Instructions to follow: Copy the data exactly; pictures stay out of the copy.

Recorded information:

=== Begin Enclosure ===

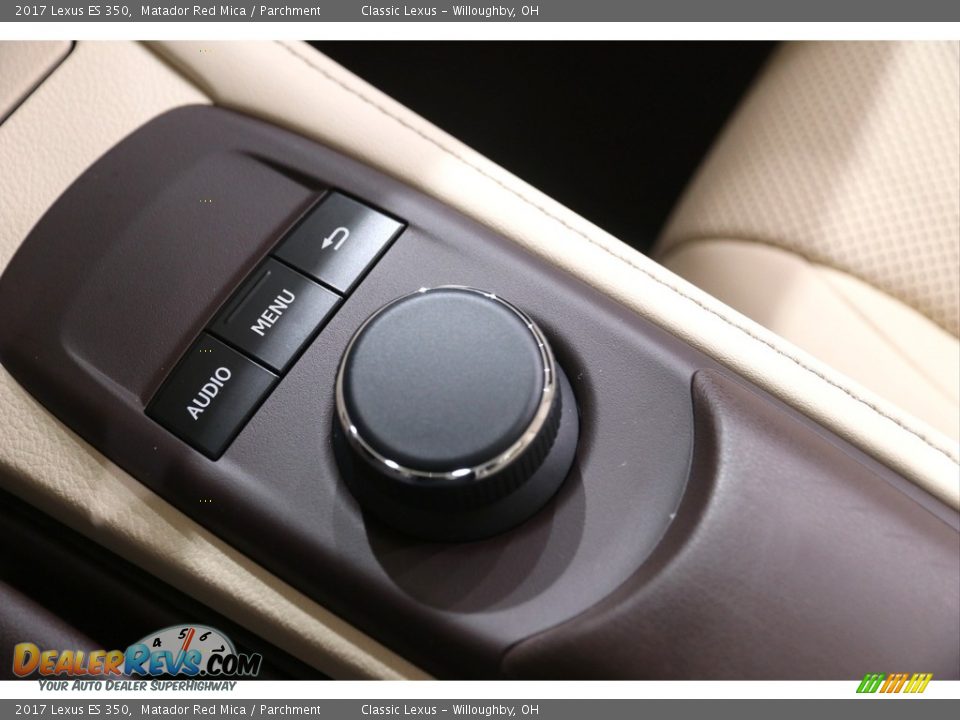 2017 Lexus ES 350 Matador Red Mica / Parchment Photo #24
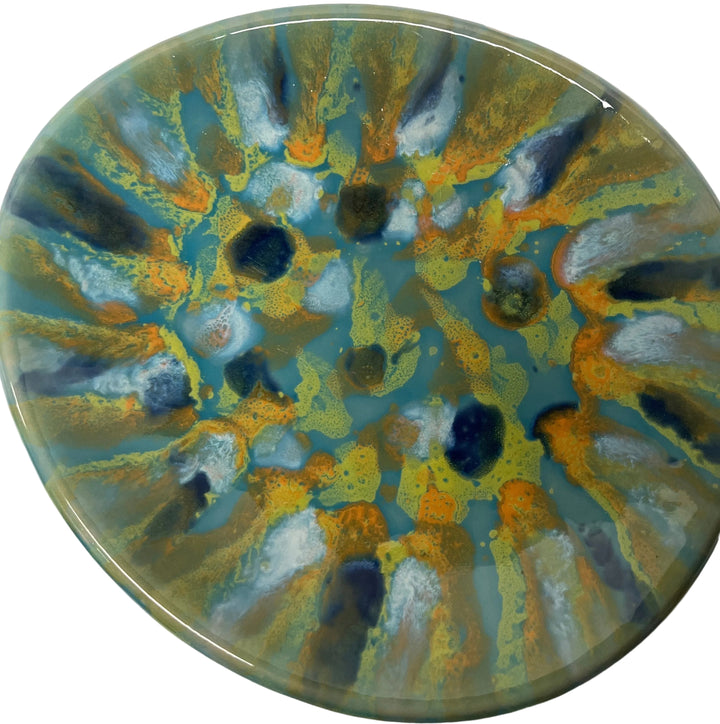 Small Set Of 4 Glazed Platter Plates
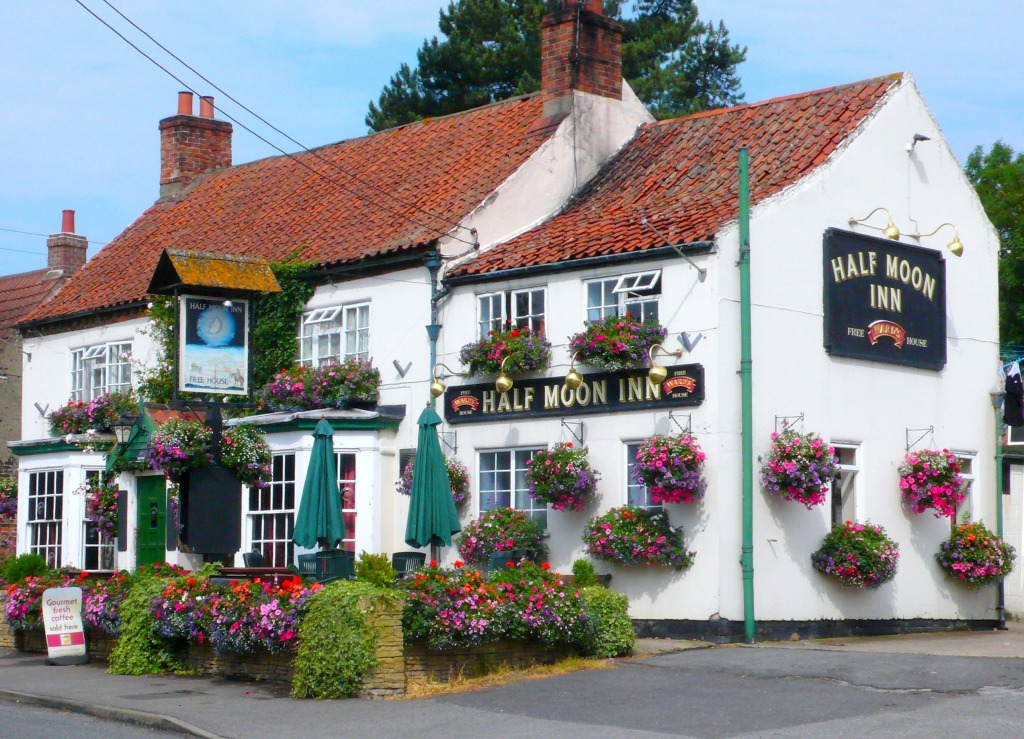 The Half Moon, Willingham by Stow jigsaw puzzle in Flowers puzzles on TheJigsawPuzzles.com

=== End Enclosure ===

Output:
 2017 Lexus ES 350 Matador Red Mica / Parchment Photo #24
 Small Set Of 4 Glazed Platter Plates
 The Half Moon, Willingham by Stow jigsaw puzzle in Flowers puzzles on TheJigsawPuzzles.com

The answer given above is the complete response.